Swans are protected by law in most states, and to shoot one is a federal offense punishable by a $500 fine and/or six months in jail. According to Meg Durham, information officer for the U.S. Fish and Wildlife Service in Washington, Utah, Nevada and Montana -- allow swan hunting.

This year, at the request of North Carolina state officials who said that tundra swans (the swans were recently renamed "tundra" swans by the American Ornithological Union, for the northern flatlands where they nest) are too numerous and are harming some crops and shellfish, 1,000 permits to hunt swans have been issued. It is an experimental hunt, Durham says, and each hunter is allowed only one bird.

"There are a lot of swans in the Atlantic Flyway the Atlantic seaboard ," she noted. "Last year we counted 81,000 of them, and they have been increasing."

North Carolina fisheries and farmers have asked the state for a limited hunt, and only about 500 birds are expected to be taken, Durham says.

Unlike their cousins, the mute trumpeter swans of Old World origin, tundra obviously are not a threatened species. Still, says King, she hates to see hunters near the creek. "They make me so nevous," she said. "They could make a mistake."

One hunter did shoot a swan by mistake one year, she remembers, but usually the swans are pretty safe birds. The ducks that live on the creek, in fact, count on that. When the hunters are out in force, said King, "You can see many of the little ducks -- mallards, wood ducks and scaups -- swimming in amongst the swans for protection. It's like they're daring those hunters to shoot them," she said.

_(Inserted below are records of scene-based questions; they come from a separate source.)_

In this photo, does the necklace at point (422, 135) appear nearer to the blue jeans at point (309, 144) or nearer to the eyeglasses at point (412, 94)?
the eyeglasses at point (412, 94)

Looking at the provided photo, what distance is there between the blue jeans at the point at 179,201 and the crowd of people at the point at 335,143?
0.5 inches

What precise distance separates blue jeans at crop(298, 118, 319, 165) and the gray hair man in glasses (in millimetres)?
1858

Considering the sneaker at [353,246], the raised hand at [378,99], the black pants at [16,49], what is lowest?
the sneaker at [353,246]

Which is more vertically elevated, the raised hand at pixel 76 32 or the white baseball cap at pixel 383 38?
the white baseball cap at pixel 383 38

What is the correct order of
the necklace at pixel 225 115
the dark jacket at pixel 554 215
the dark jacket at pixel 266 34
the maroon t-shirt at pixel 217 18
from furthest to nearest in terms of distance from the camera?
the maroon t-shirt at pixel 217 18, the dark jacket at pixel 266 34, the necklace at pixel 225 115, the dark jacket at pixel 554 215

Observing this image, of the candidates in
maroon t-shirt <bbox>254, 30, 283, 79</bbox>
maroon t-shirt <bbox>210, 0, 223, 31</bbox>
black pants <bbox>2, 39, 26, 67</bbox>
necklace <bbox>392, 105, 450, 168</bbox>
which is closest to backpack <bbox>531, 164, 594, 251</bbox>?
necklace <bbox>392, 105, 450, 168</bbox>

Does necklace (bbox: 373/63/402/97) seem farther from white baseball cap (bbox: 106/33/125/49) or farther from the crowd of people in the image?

Tundra swans nest on the northern slopes of Alaska, east across arctic Canada and on the northeast shore of Hudson Bay and on Baffin Island. Thousands winter in the Chesapeake Bay and Potomac River because there is so much open water and the feeding is good. "This is their Florida vacation spot," noted McBride.

According to Phil DuMont, retired chief of the public use division of the U.S. Fish and Wildlife Service, the swans then migrate to the Niagara River above the falls; some have been known to wash over the falls. "Then they fly over the Finger Lakes region, and from there they make a nonstop flight to this part of the country," he said.

DuMont, an Audubon Society member who still finds great pleasure in bird watching, describes tundra swans as birds of "marvelous beauty." They mate for life, DuMont said, and they lay four to seven eggs at a time, each about four times the size of a hen's egg. At a weight of 12 to 20 pounds (the female is slightly smaller than the male; otherwise the sexes cannot be easily distinguished), they have a wingspread of 72 to 88 inches.